BlockSec researchers identified a vulnerability in ParaSpace’s NFT lending protocol. The bug threatened a loss of 2,900 ETH and an undisclosed amount of BAYC tokens.
1/ There is a flawed logic in borrow() of the ParaProxy contract (0x638a) of @ParaSpace_NFT . The attacker can borrow more tokens as his scaledBalance will be enlarged by depositing into the position of the proxy (0xC5c9), i.e., specifying the _recipient of depositApeCoin(). https://t.co/Z4e1QOpLg3 pic.twitter.com/fkd96nAPHb
— BlockSec (@BlockSecTeam) March 17, 2023
Experts found that a potential attacker would only need to perform six steps to borrow uncollateralized funds.

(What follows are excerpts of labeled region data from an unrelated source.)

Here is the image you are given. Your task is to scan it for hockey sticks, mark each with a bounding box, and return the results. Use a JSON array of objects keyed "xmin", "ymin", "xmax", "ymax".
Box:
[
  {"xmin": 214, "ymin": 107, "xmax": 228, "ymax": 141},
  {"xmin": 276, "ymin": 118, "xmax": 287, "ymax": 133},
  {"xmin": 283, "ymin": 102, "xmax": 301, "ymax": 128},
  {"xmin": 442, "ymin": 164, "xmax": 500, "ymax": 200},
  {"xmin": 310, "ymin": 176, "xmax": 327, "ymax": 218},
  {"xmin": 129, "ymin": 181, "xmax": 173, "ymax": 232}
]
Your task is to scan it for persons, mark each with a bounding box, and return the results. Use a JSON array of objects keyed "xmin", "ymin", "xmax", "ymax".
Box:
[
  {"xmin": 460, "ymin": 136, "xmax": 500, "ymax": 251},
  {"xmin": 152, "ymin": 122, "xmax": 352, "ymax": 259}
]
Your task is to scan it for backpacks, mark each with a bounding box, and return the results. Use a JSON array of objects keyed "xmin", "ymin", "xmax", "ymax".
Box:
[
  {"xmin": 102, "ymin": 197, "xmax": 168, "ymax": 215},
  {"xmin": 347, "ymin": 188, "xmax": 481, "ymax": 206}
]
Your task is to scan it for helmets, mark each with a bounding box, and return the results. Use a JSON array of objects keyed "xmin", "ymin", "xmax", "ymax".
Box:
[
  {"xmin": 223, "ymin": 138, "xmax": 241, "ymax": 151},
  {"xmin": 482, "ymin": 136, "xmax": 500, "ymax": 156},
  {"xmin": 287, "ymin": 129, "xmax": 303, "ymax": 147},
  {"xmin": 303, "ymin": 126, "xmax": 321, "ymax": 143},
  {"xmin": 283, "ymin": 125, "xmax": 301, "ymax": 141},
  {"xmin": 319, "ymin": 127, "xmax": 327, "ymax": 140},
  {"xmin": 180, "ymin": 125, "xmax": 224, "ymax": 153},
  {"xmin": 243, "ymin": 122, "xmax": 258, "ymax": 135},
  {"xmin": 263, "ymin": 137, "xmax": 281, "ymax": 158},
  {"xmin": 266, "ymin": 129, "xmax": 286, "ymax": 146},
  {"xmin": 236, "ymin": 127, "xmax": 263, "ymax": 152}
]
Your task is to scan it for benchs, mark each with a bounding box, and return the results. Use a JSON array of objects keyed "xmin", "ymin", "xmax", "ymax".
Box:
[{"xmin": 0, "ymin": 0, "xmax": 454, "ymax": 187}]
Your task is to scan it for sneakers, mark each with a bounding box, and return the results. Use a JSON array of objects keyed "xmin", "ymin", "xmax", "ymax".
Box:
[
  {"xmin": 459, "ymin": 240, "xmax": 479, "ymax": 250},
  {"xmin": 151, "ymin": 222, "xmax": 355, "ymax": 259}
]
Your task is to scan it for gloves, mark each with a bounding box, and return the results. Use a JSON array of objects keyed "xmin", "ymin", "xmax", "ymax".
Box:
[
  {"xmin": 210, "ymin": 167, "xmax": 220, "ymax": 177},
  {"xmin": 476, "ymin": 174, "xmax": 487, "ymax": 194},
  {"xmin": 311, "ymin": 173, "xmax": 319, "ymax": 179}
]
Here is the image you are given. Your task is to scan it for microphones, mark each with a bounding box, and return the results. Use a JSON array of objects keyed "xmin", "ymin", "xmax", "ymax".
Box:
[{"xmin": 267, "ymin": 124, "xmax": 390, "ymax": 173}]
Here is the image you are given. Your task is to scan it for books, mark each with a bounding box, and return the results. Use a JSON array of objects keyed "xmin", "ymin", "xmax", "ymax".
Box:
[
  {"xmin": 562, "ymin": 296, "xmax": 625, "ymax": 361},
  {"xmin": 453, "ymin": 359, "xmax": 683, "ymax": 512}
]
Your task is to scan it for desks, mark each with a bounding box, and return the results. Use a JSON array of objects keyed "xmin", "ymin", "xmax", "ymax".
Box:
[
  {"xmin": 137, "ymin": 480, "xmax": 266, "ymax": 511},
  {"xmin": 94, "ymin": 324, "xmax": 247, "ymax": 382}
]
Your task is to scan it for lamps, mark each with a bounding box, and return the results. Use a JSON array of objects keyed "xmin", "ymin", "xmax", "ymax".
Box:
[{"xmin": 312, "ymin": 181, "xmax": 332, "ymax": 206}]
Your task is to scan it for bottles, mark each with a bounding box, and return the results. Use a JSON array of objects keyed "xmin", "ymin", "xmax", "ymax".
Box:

2/ Specifically, the scaledBalance is calculated with the following formula: sharesAmount.mul(_getTotalPooledApeBalance()).div(totalShares), while _getTotalPooledApeBalance() could be manipulated.
In total, there are 6 key attack steps. pic.twitter.com/kvEpHqPNP5
— BlockSec (@BlockSecTeam) March 17, 2023
The ParaSpace team said they detected suspicious activity and paused the protocol.
We noticed a suspicious transaction, and as a security measure, we have paused the entire ParaSpace protocol.
Currently, no transactions (withdrawals, deposits, liquidations) can take place with our contracts.
We are currently investigating and will provide you with an update… https://t.co/3vrIciVF5C
— ParaSpace (@ParaSpace_NFT) March 17, 2023
The findings of the investigation will be published later.
«We can confirm that all NFTs supplied to the protocol are safe and have not been liquidated», — the team assured.
We can confirm that all NFTs supplied to the protocol are safe and have not been liquidated.
BAYC:
NFT Staking Pool: https://t.co/yg0ZalDK3n
P2P Contract: https://t.co/Xvh8ndYofnMAYC:
NFT Staking Pool: https://t.co/HKjZoUr2Nc
P2P Contract: https://t.co/AvAhjgOrQG… https://t.co/1nj1B9B2Nk— ParaSpace (@ParaSpace_NFT) March 17, 2023
As a reminder, in 2022 the Web3-industry suffered losses from hacks amounting to about $3.6 billion. This is almost 50% higher than the year before, Beosin researchers estimated.